Image segmentation resizing

Hello all,

I am solving an image segmentation task. Initially I have images let’s say of dimensions 1024 x 1024 and their corresponding ground truth segmentation masks 1024 x 1024 as well. When I pass batch_tfms=[*aug_transforms(size=np.array([size,size]))] where size could be 64, 128, 2048, etc. which resizing algorithms are applied to the input image and the corresponding ground truth segmentation mask? Are they the same?

Thank you in advance.

As Jeremy always says, “Try it an see”

But I do believe the if you are using the segmentation data block, they both are resized to the same size.

Hello Edward,

Thank you for you answer. I understand that they both resized to the same size. But which algorithms are applied for this procedure? And is the emerging mapping (image pixel to label pixel) still valid? Are there any resources for this procedure?

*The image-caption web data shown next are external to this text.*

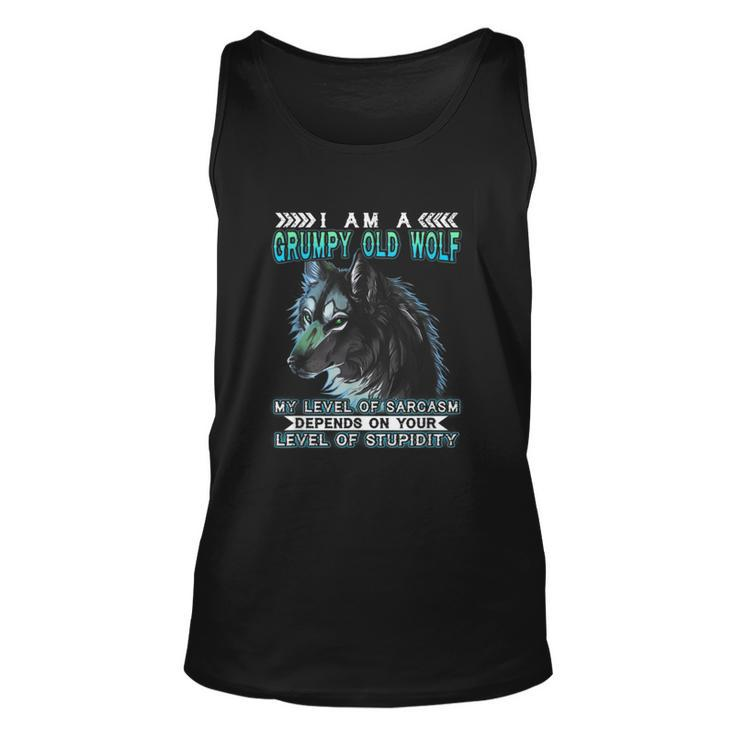 I Am A Grumpy Old Wolf My Level Of Sarcasm T  Unisex Tank Top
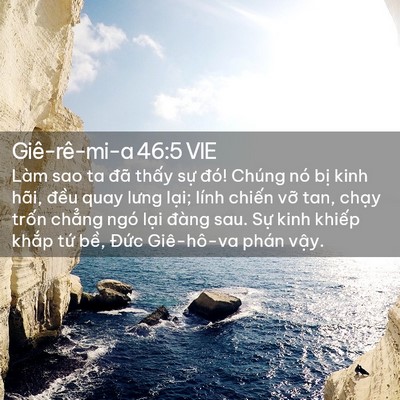 Picture 02 - Giê-rê-mi-a 46:5 VIE - Làm sao ta đã thấy sự đó! Chúng nó - Bible Verse Picture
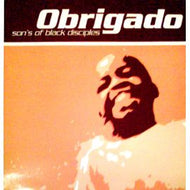 SON'S OF BLACK DISCIPLES / OBRIGADO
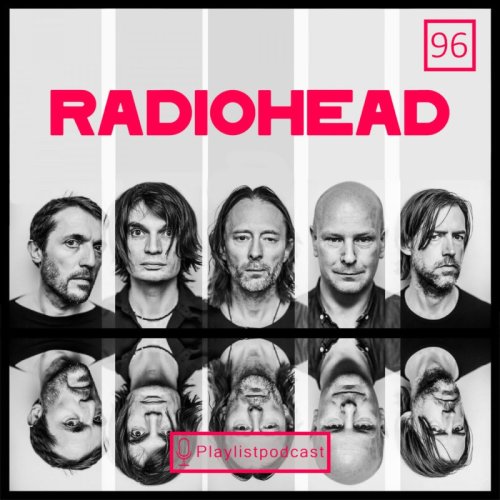  پادکستLIVE 96 - RadioHead - پلی لیست لایو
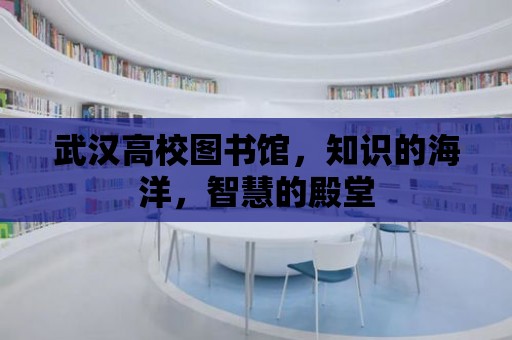 武漢高校圖書館，知識的海洋，智慧的殿堂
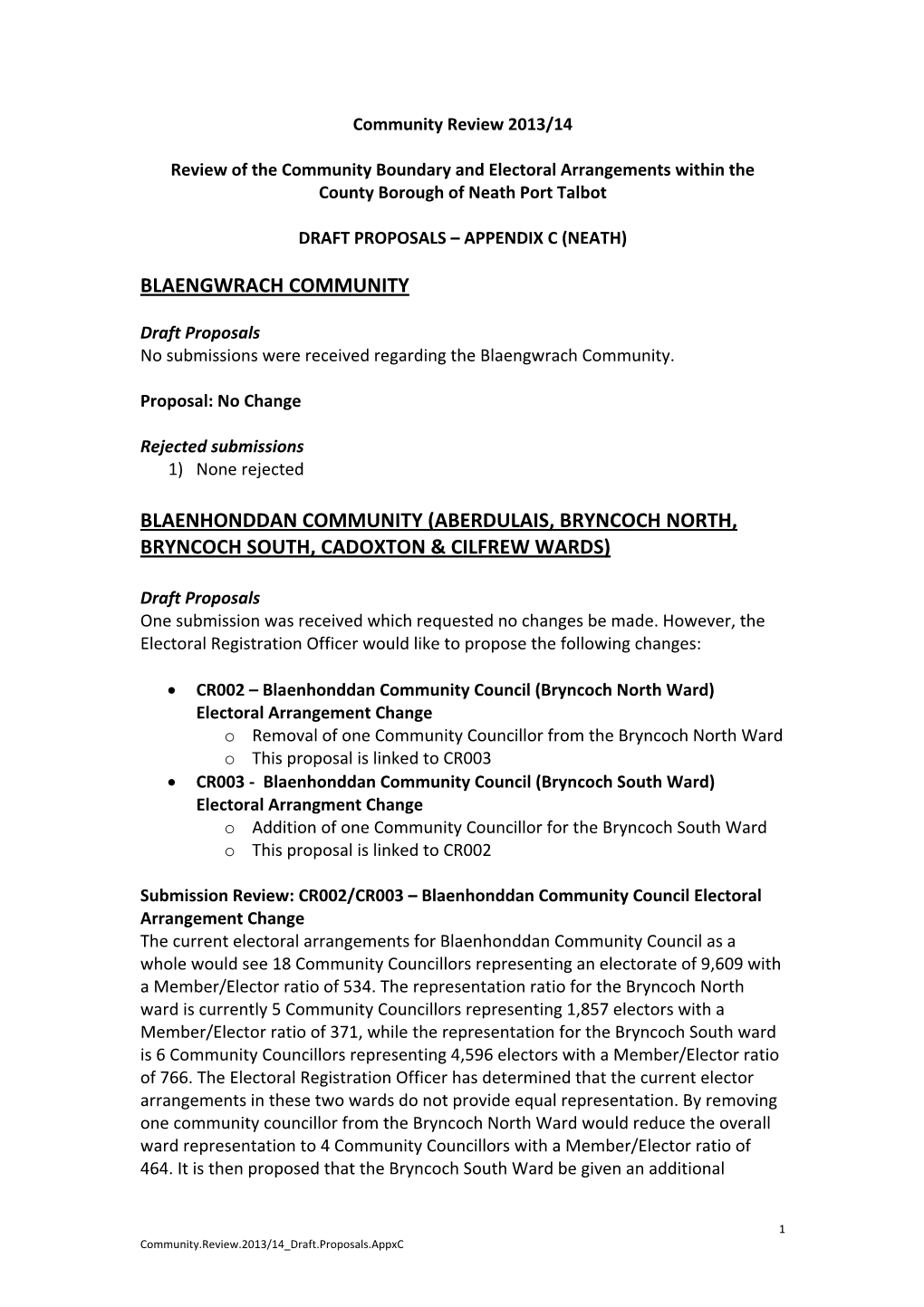 Blaengwrach Community Blaenhonddan Community (Aberdulais, Bryncoch North, Bryncoch South, Cadoxton & Cilfrew Wards)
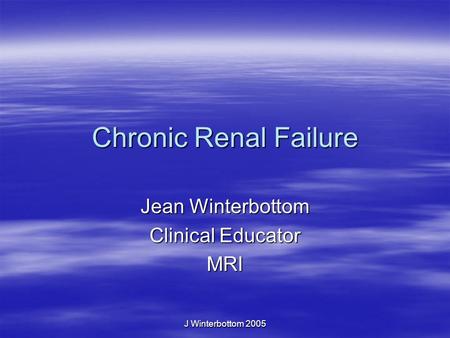 J Winterbottom 2005 Chronic Renal Failure Jean Winterbottom Clinical Educator MRI.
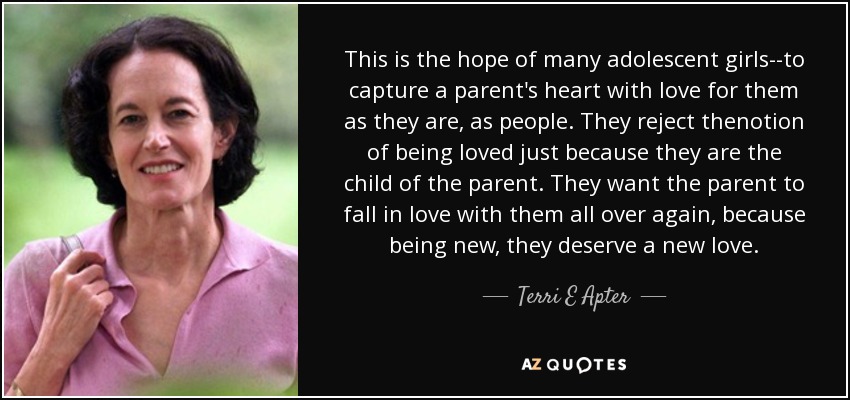This is the hope of many adolescent girls--to capture a parent's heart with love for them as they are, as people. They reject thenotion of being loved just because they are the child of the parent. They want the parent to fall in love with them all over again, because being new, they deserve a new love. - Terri E Apter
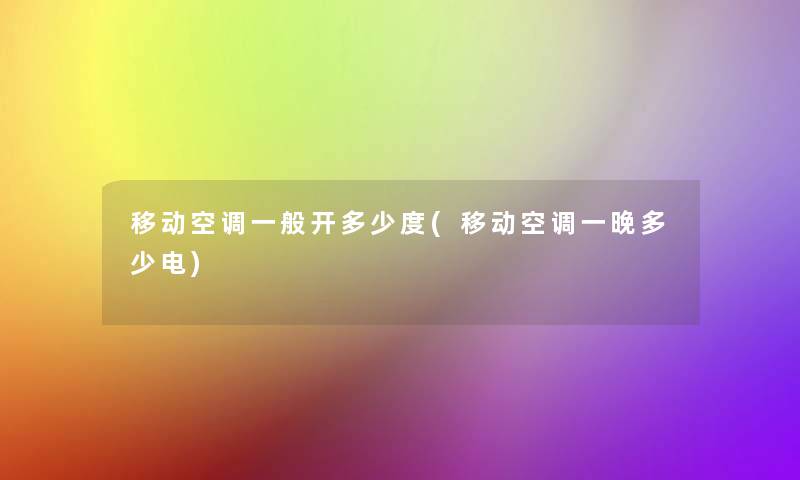移动空调一般开多少度(移动空调一晚多少电)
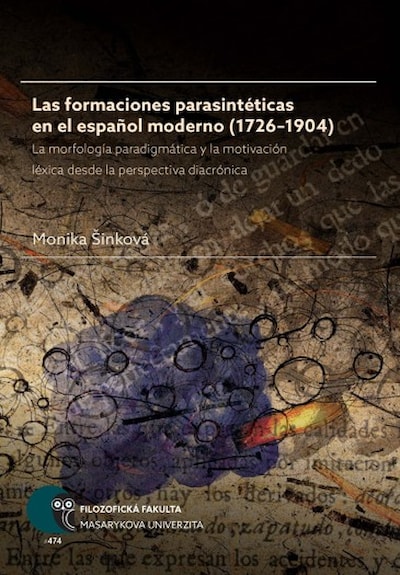 Las formaciones parasintéticas en el español moderno (1726–1904) - poškozená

I believe these are the defaults

In my experience, the transforms are applied appropriately to make the segmentation work if you are using the unet_learner.

Maybe this example may help?

I think I understood the question, which can be reformulated as: “do the transformations applied introduce artifacts in masks due to interpolation, like they do in RGB images?” Regarding resize, I am almost sure it does not introduce artifacts; regarding other transformations, I did not check, but masks remain valid thus at least the number of classes remains the same. However, artifacts would be mostly on the edges, and likely small.
You may check the source code to see which algorithm is used specifically on masks.